Be thou not all unthankful—nor forget

As thou exultest in Imperial might

The benefits of the Electric Light.

III.

Some Remarks on Lambkin’s Prose Style

No achievement of my dear friend’s produced a greater effect than the English Essay which he presented at his examination. That so young a man, and a man trained in such an environment as his, should have written an essay at all was sufficiently remarkable, but that his work should have shown such mastery in the handling, such delicate balance of idea, and so much know-ledge (in the truest sense of the word), coupled with such an astounding insight into human character and contemporary psychology, was enough to warrant the remark of the then Warden of Burford: “If these things” (said the aged but eminent divine), “if these things” (it was said in all reverence and with a full sense of the responsibility of his position), “If these things are done in the green wood, what will be done in the dry?”

Truly it may be said that the Green Wood of Lambkin’s early years as an Undergraduate was worthily followed by the Dry Wood of his later life as a fellow and even tutor, nay, as a Bursar of his college.

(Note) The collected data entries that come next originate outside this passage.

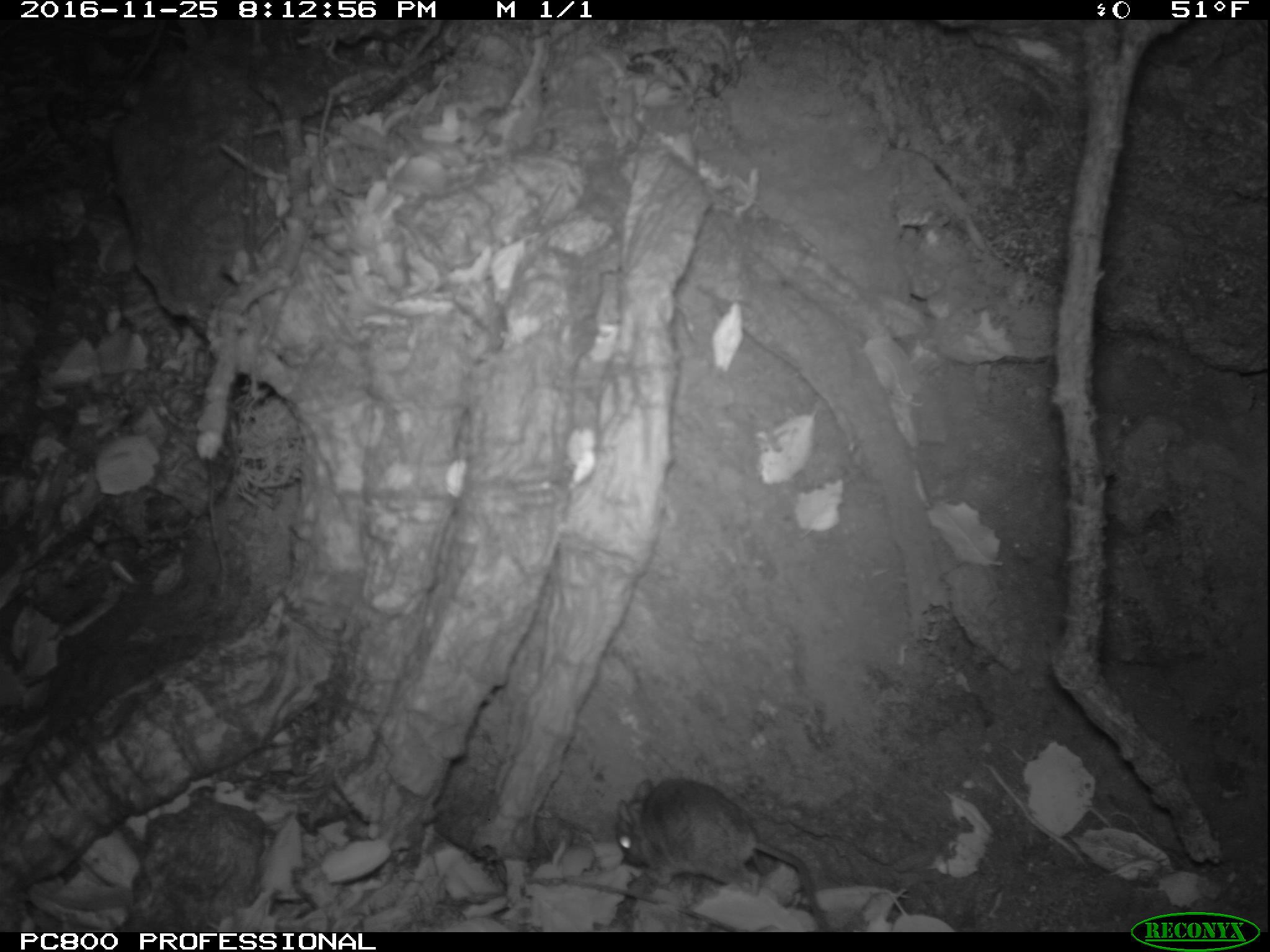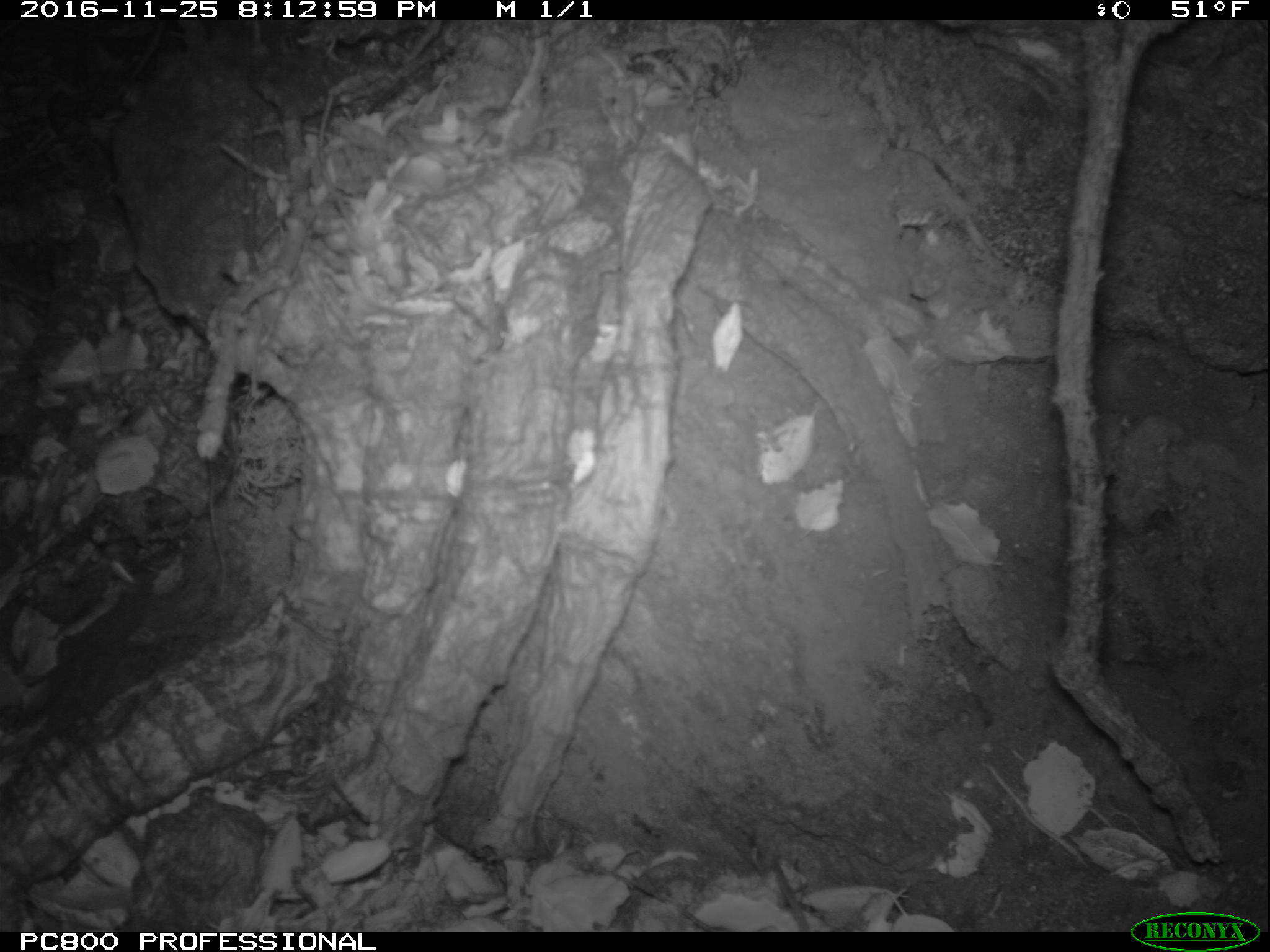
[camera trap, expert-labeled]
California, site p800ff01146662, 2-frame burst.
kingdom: Animalia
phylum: Chordata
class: Mammalia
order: Rodentia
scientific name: Rodentia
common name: rodent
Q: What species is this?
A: Rodent (Rodentia).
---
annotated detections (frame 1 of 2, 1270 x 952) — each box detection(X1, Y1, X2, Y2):
rodent: detection(616, 777, 831, 932)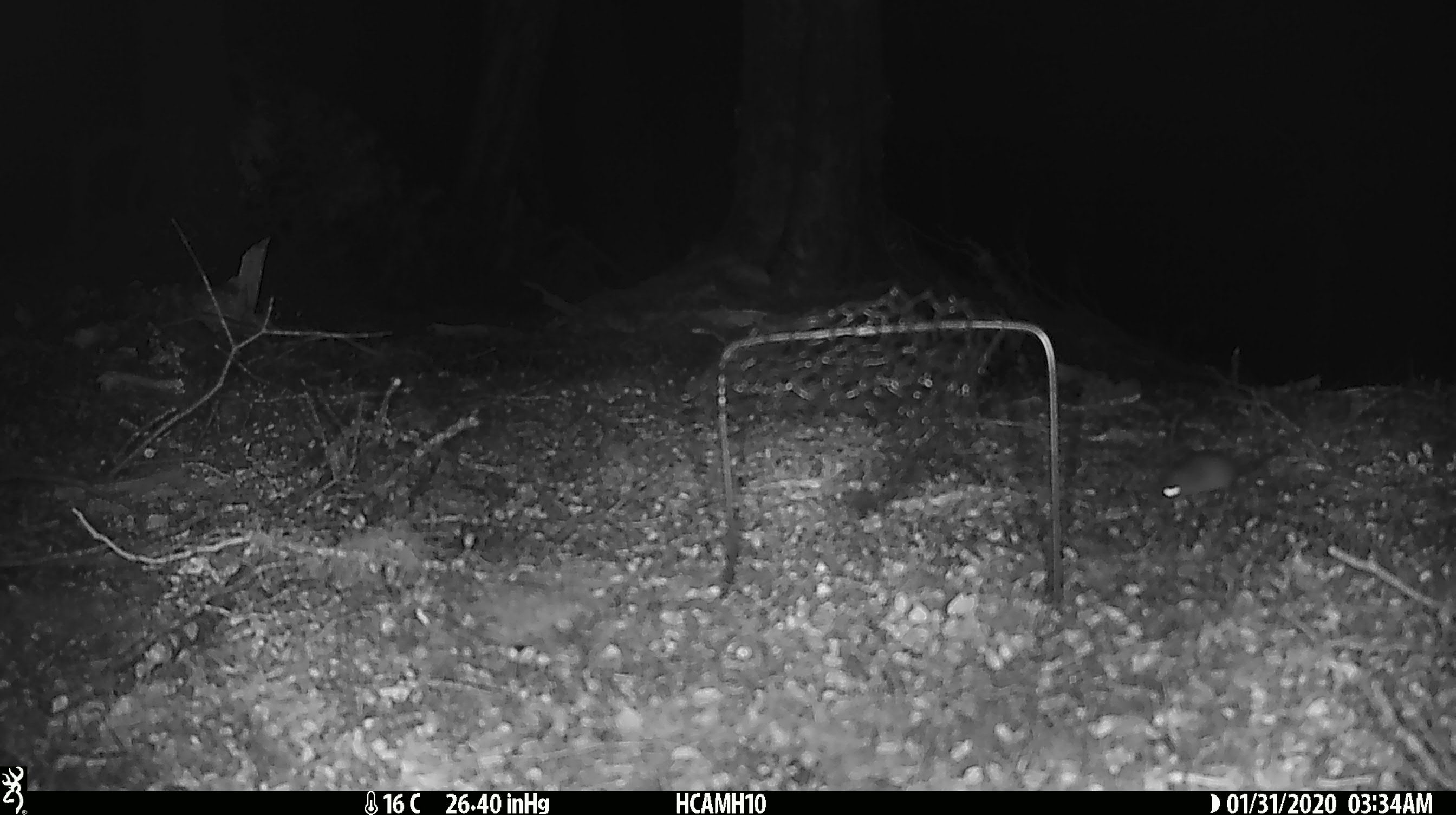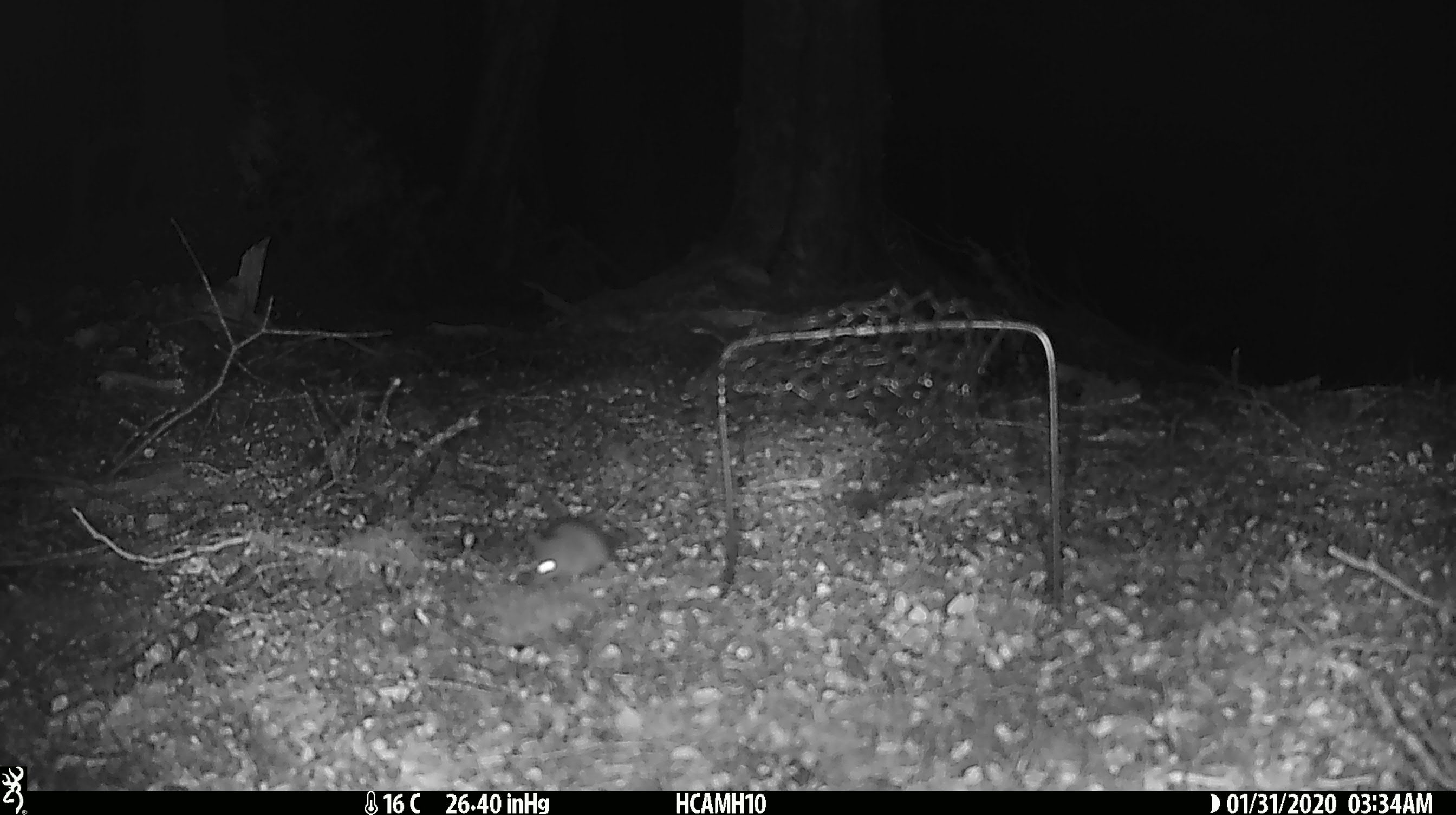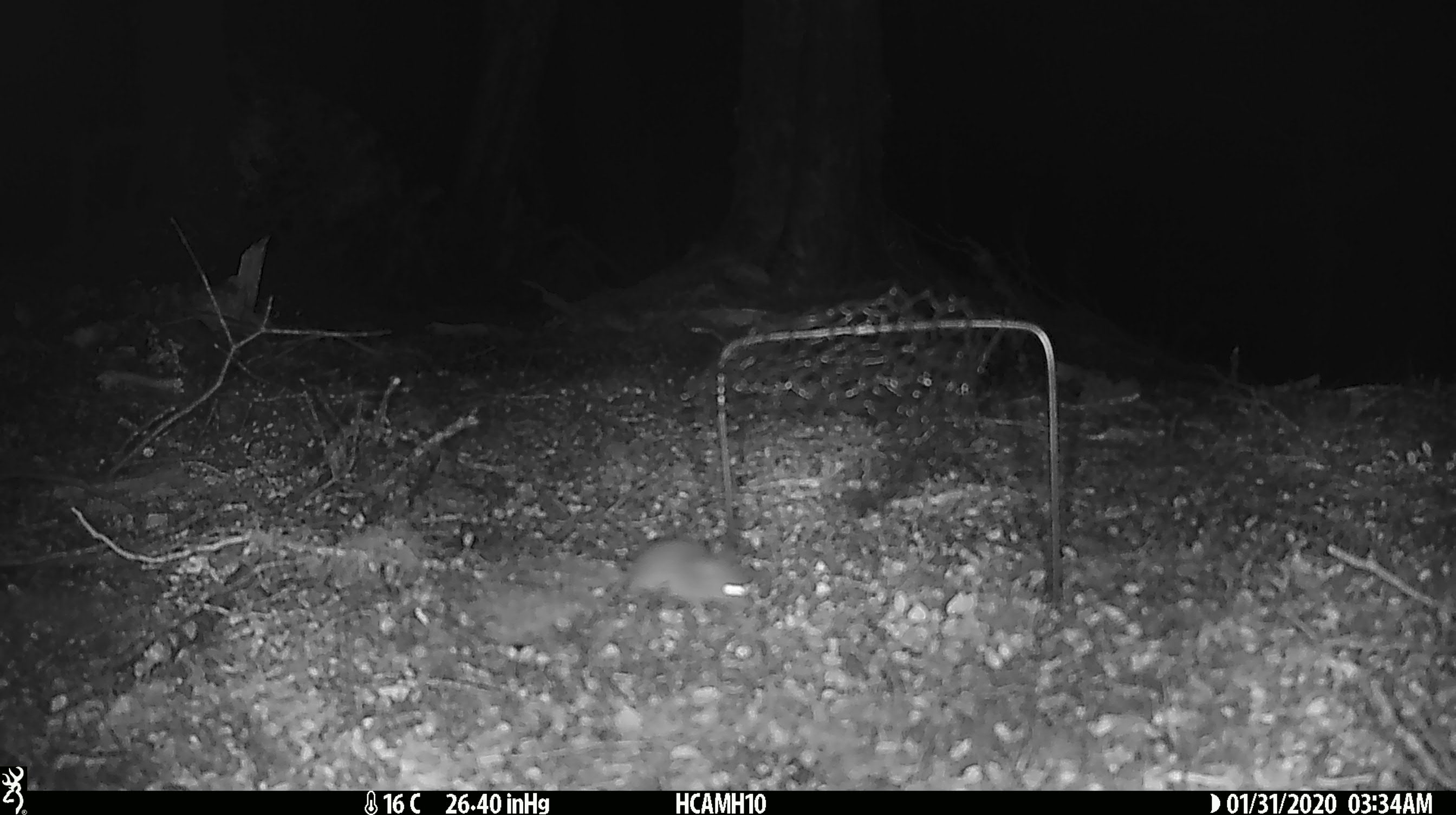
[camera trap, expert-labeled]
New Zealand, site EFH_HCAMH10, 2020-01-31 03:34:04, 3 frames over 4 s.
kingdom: Animalia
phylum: Chordata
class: Mammalia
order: Rodentia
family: Muridae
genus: Mus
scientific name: Mus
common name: mouse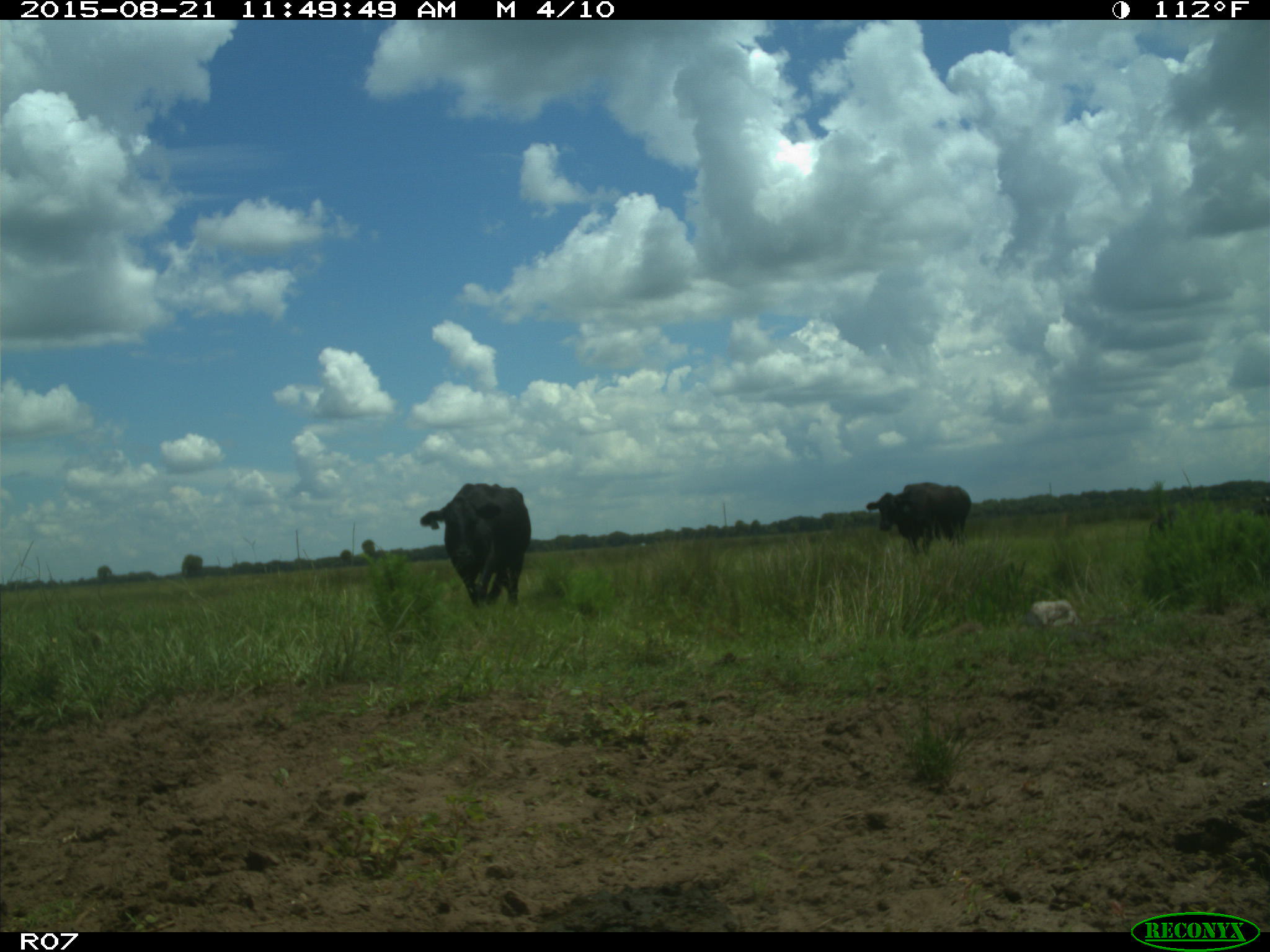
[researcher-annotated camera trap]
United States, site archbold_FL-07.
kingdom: Animalia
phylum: Chordata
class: Mammalia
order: Artiodactyla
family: Bovidae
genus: Bos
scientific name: Bos taurus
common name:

It is not my purpose to add much to the reader’s own impressions of this tour de force, or to insist too strongly upon the skill and breadth of treatment which will at once make their mark upon any intelligent man, and even upon the great mass of the public. But I may be forgiven if I give some slight personal memories in interpretation of a work which is necessarily presented in the cold medium of type.

Lambkin’s hand-writing was flowing and determined, but was often difficult to read, a quality which led in the later years of his life to the famous retort made by the Rural Dean of Henchthorp to the Chaplain of Bower’s Hall.[16] His manuscript was, like Lord Byron’s (and unlike the famous Codex V in the Vatican), remarkable for its erasures, of which as many as three may be seen in some places super-imposed, ladderwise, en échelle, the one above the other, perpendicularly to the line of writing.

This excessive fastidiousness in the use of words was the cause of his comparatively small production of written work; and thus the essay printed below was the labour of nearly three hours. His ideas in this matter were best represented by his little epigram on the appearance of Liddell and Scott’s larger Greek Lexicon. “Quality not quantity” was the witty phrase which he was heard to mutter when he received his first copy of that work.